Monday, February 28, 2005

Agama, Adat dan Tantangan Masyarakat Madani

MASYARAKAT madani adalah salah satu benteng yang perlu terus dibangun untuk menegakkan pembangunan negara dalam menghadapi berbagai tantangan dan kesulitan hidup bersama dalam masyakarat. Sampai dewasa ini perjuangan menuju masyarakat madani yang kuat belum lagi tuntas dan masih banyak ketimpangan serta kekurangan di berbagai lini kehidupan. Dalam membangun masyarakat madani yang kuat inilah agama dan adat budaya masyarakat tetap memiliki peranan kritis yang menentukan untuk ketahanan kehidupan masyarakat.

Apalagi sekarang ketika demokrasi kelembagaan dicoba terus dikembangkan dengan dominasi politik partai dan politik massa terbuka. Demokrasi membuka partisipasi, tapi juga dapat disalahgunakan untuk mendorong kepentingan kelompok secara tertutup. Dalam dimensi yang sejajar, demikian pula agama dan nilai-nilai etno-budaya, kecuali memberi makna pada penghayatan religius dan suku secara pribadi atau kelompok, dapat bermanfaat untuk mendorong partisipasi aktif masyarakat, namun juga dapat digunakan secara negatif untuk terlalu menekankan kepentingan sempit.

Di satu sini, keadaan ini membuat kita sadar bahwa penataan organisasi-organisasi masyarakat menjadi sangat penting. Namun masalahnya sekarang, ketika peran negara melemah, situasi penataan ormas-ormas belumlah optimal. Tentunya kita tak dapat membandingkannya dengan keadaan semasa kekuasaan Orde Baru yang jelas tak ideal. Mengharapkan peranan negara secara aktif pun sebenarnya sekarang sudah tak mungkin lagi, meskipun tentunya kita tak boleh putus meminta pertanggungjawaban dan aksi-positif dari pemerintah-negara.
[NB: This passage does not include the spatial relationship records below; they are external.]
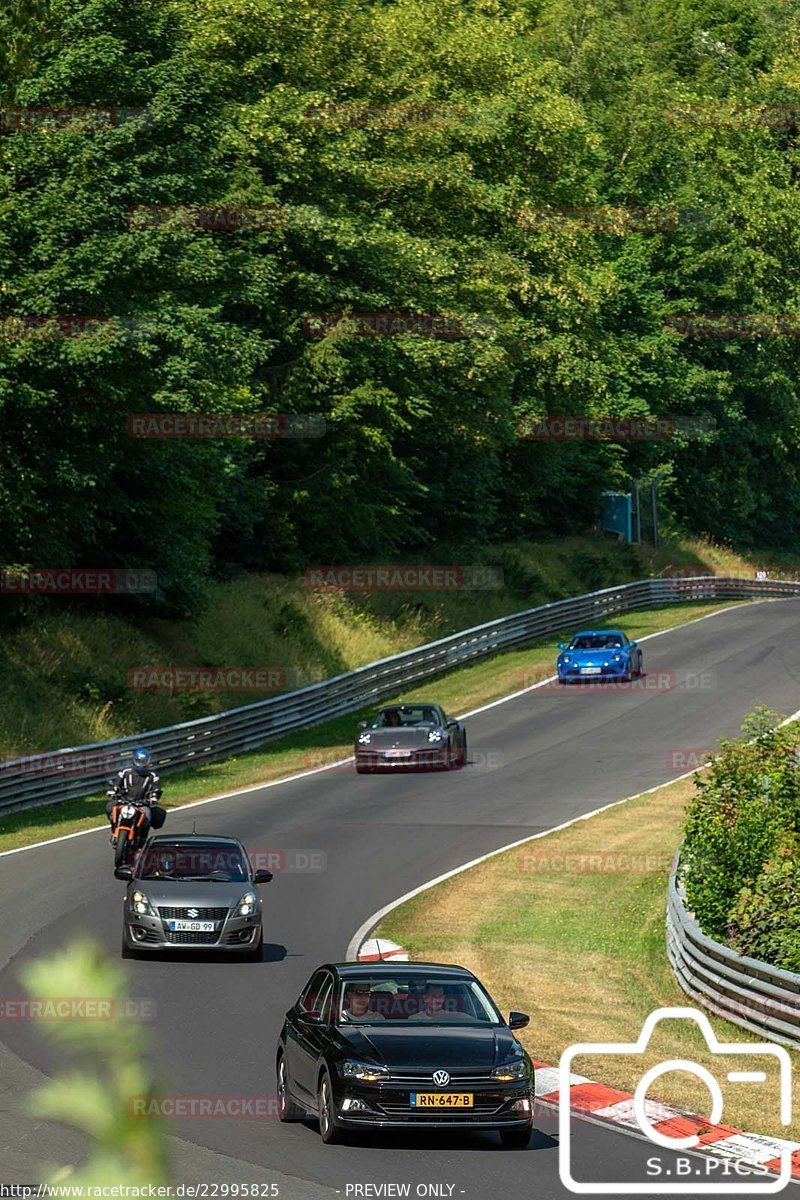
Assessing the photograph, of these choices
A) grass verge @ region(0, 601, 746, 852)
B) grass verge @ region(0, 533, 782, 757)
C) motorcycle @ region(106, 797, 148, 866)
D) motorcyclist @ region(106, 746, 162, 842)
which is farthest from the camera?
grass verge @ region(0, 533, 782, 757)

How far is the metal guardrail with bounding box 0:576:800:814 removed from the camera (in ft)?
113

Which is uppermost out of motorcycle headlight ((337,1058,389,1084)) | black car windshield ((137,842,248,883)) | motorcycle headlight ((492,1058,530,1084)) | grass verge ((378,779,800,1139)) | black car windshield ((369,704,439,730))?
motorcycle headlight ((337,1058,389,1084))

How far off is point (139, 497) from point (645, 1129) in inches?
1315

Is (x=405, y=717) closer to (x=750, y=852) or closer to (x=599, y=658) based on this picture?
(x=599, y=658)

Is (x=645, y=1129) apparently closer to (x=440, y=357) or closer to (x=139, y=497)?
(x=139, y=497)

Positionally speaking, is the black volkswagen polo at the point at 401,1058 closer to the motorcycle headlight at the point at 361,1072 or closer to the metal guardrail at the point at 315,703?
the motorcycle headlight at the point at 361,1072

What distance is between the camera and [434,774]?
37.2 metres

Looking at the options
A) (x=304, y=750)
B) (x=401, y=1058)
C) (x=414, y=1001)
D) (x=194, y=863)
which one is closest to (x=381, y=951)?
(x=194, y=863)

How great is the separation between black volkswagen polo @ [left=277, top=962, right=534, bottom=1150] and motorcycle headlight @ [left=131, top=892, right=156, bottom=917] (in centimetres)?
663

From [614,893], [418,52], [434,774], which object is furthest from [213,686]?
[418,52]

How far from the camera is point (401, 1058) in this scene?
11883 mm

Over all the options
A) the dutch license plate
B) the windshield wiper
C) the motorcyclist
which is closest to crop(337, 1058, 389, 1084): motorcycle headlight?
the dutch license plate

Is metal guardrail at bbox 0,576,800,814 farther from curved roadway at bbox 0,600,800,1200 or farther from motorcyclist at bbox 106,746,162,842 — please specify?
motorcyclist at bbox 106,746,162,842

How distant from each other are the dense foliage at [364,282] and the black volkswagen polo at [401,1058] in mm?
11287
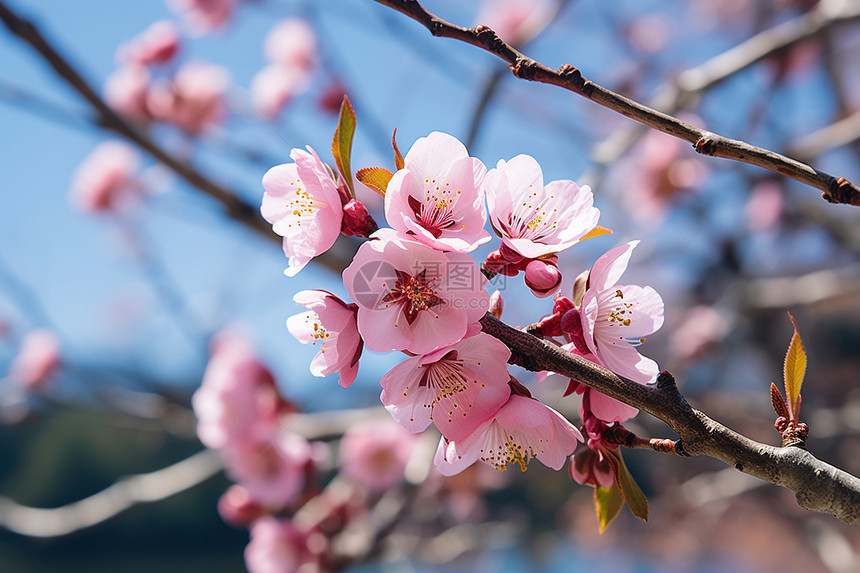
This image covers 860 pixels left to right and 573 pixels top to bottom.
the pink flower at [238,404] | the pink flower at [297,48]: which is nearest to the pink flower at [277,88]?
the pink flower at [297,48]

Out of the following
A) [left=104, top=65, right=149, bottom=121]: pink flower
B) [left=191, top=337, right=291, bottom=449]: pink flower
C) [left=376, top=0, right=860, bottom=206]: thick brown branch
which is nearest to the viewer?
[left=376, top=0, right=860, bottom=206]: thick brown branch

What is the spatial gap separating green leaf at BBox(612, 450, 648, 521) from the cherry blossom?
9 cm

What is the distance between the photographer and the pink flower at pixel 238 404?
1197 millimetres

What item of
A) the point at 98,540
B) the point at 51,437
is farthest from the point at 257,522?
the point at 98,540

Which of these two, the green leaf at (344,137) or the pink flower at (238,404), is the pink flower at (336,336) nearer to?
the green leaf at (344,137)

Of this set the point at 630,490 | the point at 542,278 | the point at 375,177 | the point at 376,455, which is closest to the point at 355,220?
the point at 375,177

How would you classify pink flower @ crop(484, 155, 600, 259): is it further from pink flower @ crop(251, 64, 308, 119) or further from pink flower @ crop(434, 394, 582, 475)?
pink flower @ crop(251, 64, 308, 119)

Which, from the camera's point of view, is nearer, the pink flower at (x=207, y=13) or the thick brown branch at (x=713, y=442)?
the thick brown branch at (x=713, y=442)

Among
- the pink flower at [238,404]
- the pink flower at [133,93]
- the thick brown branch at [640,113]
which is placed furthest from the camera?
the pink flower at [133,93]

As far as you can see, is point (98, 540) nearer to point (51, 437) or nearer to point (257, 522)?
point (51, 437)

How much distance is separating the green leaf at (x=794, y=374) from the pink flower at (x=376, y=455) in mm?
1418

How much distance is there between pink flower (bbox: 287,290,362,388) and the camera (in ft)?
1.25

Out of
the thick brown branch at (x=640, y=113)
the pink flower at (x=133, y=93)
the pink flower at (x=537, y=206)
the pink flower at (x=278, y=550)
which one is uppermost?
the thick brown branch at (x=640, y=113)

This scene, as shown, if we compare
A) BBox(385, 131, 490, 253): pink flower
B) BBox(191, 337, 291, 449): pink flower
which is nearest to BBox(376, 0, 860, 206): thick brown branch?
BBox(385, 131, 490, 253): pink flower
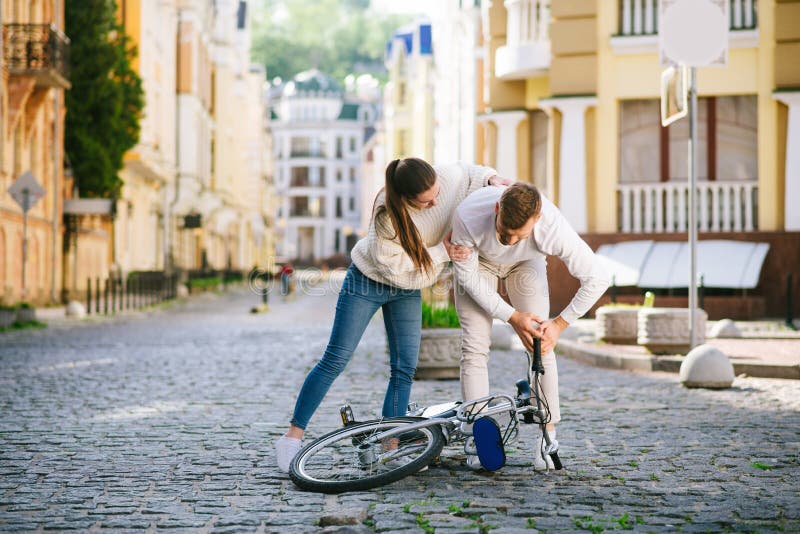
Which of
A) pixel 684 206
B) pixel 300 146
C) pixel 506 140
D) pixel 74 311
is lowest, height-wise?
pixel 74 311

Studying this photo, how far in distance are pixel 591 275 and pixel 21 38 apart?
959 inches

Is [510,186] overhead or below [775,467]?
overhead

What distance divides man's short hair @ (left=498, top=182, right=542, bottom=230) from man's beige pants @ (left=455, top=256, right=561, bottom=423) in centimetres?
65

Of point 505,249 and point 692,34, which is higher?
point 692,34

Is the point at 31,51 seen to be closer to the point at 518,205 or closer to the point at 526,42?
the point at 526,42

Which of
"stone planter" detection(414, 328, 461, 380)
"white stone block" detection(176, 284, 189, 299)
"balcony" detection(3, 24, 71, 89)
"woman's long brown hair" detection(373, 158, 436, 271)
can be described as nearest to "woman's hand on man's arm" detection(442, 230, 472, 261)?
"woman's long brown hair" detection(373, 158, 436, 271)

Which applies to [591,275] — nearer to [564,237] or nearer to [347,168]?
[564,237]

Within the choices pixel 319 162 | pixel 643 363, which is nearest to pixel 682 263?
pixel 643 363

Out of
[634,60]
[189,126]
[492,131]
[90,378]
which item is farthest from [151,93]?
[90,378]

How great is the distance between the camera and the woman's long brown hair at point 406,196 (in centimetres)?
610

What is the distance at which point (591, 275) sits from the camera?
21.4 feet

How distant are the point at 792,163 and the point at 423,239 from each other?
17584 millimetres

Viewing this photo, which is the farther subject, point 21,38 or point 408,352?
point 21,38

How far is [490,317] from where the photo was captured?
267 inches
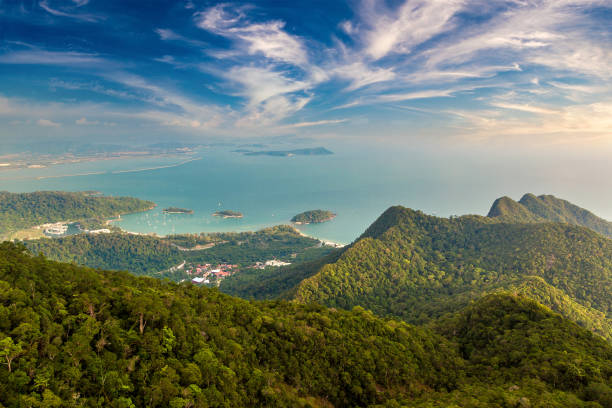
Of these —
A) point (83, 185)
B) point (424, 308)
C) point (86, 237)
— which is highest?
point (83, 185)

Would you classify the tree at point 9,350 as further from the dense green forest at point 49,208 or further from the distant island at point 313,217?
the dense green forest at point 49,208

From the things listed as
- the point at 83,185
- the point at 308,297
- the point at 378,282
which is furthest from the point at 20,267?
the point at 83,185

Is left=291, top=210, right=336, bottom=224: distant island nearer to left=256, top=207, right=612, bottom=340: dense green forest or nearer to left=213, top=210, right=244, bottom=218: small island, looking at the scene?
left=213, top=210, right=244, bottom=218: small island

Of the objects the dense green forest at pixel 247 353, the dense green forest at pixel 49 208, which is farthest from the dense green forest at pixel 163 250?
the dense green forest at pixel 247 353

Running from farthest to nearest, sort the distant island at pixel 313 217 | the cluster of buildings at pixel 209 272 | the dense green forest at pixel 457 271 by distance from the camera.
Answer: the distant island at pixel 313 217, the cluster of buildings at pixel 209 272, the dense green forest at pixel 457 271

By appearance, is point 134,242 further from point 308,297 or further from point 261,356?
point 261,356

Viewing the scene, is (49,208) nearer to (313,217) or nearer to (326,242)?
(313,217)
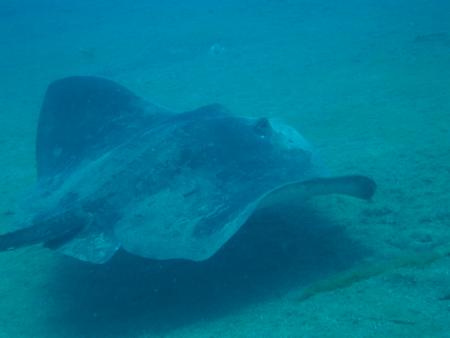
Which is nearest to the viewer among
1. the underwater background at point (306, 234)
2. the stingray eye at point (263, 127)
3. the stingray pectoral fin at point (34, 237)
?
the underwater background at point (306, 234)

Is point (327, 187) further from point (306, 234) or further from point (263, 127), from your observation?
point (263, 127)

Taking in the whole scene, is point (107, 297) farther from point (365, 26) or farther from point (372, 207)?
point (365, 26)

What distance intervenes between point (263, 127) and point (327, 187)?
4.15 ft

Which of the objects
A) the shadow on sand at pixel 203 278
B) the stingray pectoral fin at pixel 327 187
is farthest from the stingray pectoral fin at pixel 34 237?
the stingray pectoral fin at pixel 327 187

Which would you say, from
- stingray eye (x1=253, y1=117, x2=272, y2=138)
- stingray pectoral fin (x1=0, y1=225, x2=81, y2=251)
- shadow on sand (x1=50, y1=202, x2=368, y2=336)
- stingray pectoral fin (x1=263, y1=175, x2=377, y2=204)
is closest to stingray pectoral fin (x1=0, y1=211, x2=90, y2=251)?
stingray pectoral fin (x1=0, y1=225, x2=81, y2=251)

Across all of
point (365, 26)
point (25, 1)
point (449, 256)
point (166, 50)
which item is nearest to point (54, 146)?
point (449, 256)

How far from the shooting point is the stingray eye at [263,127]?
4.84 m

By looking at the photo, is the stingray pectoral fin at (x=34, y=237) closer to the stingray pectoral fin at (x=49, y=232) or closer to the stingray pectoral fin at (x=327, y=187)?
the stingray pectoral fin at (x=49, y=232)

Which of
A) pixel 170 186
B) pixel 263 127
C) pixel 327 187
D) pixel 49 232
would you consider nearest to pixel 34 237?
pixel 49 232

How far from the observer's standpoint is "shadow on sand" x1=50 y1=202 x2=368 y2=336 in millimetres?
4160

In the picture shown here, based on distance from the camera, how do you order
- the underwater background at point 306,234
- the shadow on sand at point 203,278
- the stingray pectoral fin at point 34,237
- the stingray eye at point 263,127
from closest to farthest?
the underwater background at point 306,234 < the stingray pectoral fin at point 34,237 < the shadow on sand at point 203,278 < the stingray eye at point 263,127

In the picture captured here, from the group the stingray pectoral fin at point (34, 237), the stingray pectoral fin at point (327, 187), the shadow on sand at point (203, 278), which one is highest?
the stingray pectoral fin at point (327, 187)

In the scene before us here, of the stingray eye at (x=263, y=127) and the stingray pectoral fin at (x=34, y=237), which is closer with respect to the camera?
the stingray pectoral fin at (x=34, y=237)

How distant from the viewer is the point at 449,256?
3705 millimetres
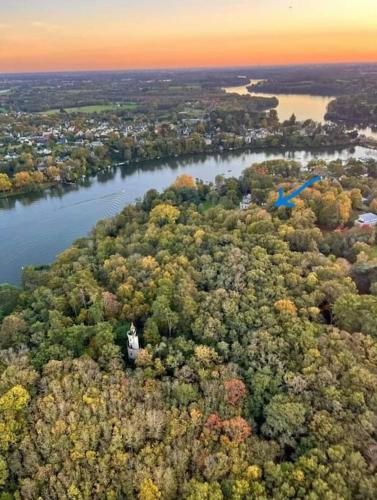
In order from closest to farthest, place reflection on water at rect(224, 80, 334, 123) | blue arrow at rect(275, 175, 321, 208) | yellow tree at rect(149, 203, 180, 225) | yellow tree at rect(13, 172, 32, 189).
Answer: yellow tree at rect(149, 203, 180, 225)
blue arrow at rect(275, 175, 321, 208)
yellow tree at rect(13, 172, 32, 189)
reflection on water at rect(224, 80, 334, 123)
Di sini lain, ketika keseimbangan sosial politik berbalik arah, ketika seharusnya kita tak lagi total menggantungkan diri pada negara, kemudian kita jadi terperanjat, karena ternyata masyarakat madani kita tak sekuat seperti dibayangkan ketika masyarakat mendesakkan perlunya reformasi politik. Sementara perubahan politik-ekonomi sudah tak dapat dicegah lagi ketika globalisasi dan politik ekonomi internasional terus mendesak bahkan ke dalam lingkup internal masyarakat, termasuk komunitas-komunitas agama dan adat kita.

Masyarakat kita sekarang ini dituntut bekerja lebih keras lagi daripada sekedar secara internal membangun kelompok-kelompok yang paling dapat memenuhi kepentingan-kepentingan masyarakat secara langsung, seperti partai politik, komunitas keagamaan, masyarakat adat, komunitas bisnis, serikat pekerja, dlsb. Keadaan kelompok, paguyuban dan ormas-ormas itu pada umumnya sekarang masih terpisah-pisah. Masing-masing condong sibuk dengan pemenuhan kepentingan internal. Waktu terserap habis untuk mengurusi kepentingan dapur masing-masing lembaga, lebih daripada berorientasi keluar. Sementara itu, kesulitan ekonomi dan sumberdaya manusia menandai ciri perencanaan strategis dari masing-masing lembaga tersebut.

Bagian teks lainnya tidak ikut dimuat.